Year
2012
Abstract
Detection and identification of shielded and masked nuclear materials is crucial to national security, but vast borders and high volumes of traffic impose stringent requirements for practical detection systems. Such tools must be be mobile, and hence low power, provide a low false alarm rate, and be sufficiently robust to be operable by non-technical personnel. Currently fielded systems have not achieved all of these requirements simultaneously. Transport modeling such as that done in GADRAS is able to predict observed spectra to a high degree of fidelity; our research is focusing on a radionuclide identification algorithm that inverts this modeling within the constraints imposed by a handheld device.

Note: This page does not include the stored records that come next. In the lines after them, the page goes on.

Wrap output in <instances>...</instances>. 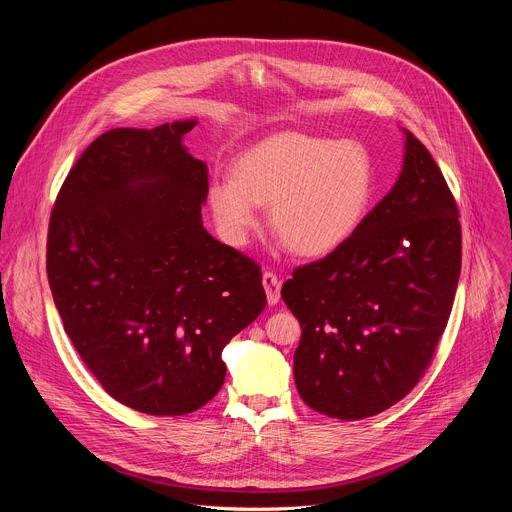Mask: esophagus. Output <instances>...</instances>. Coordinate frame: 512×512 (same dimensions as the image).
Instances as JSON below:
<instances>
[{
  "instance_id": "obj_1",
  "label": "esophagus",
  "mask_w": 512,
  "mask_h": 512,
  "mask_svg": "<svg viewBox=\"0 0 512 512\" xmlns=\"http://www.w3.org/2000/svg\"><path fill=\"white\" fill-rule=\"evenodd\" d=\"M263 287H265V294H267V304L269 306H275L279 304V289H281V281L277 279L275 273L271 271H265L263 273Z\"/></svg>"
}]
</instances>
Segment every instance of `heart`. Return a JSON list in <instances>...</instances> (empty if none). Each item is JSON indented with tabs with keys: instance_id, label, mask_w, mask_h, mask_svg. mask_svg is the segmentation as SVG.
I'll use <instances>...</instances> for the list:
<instances>
[{
	"instance_id": "b5f03b06",
	"label": "heart",
	"mask_w": 512,
	"mask_h": 512,
	"mask_svg": "<svg viewBox=\"0 0 512 512\" xmlns=\"http://www.w3.org/2000/svg\"><path fill=\"white\" fill-rule=\"evenodd\" d=\"M375 190V164L360 143L279 131L247 148L233 176L212 180L208 202L235 245L257 227L259 204H269L279 241L296 255L322 257L360 229Z\"/></svg>"
}]
</instances>
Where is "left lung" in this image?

Key components of this work include incorpo- ration of uncertainty as a function of both the background radiation estimate and the hypothesized sources, dimensionality reduction, and nonnegative matrix factorization. We have partially evaluated performance of our algorithm on a third-party data collection made with two different sodium iodide detection devices. Initial results indicate, with caveats, that our algorithm performs as good as or better than the on-board identification algorithms. The system developed was based on a probabilistic approach with an improved approach to variance modeling relative to past work. This system was chosen based on technical innovation and system performance over algorithms developed at two competing research institutions. One key outcome of this probabilistic approach was the development of an intuitive measure of confidence which was indeed useful enough that a classification algorithm was developed based around alarming on high confidence tar- gets. This paper will present and discuss results of this novel approach to accurately identifying shielded or masked radioisotopes with radiation detection systems.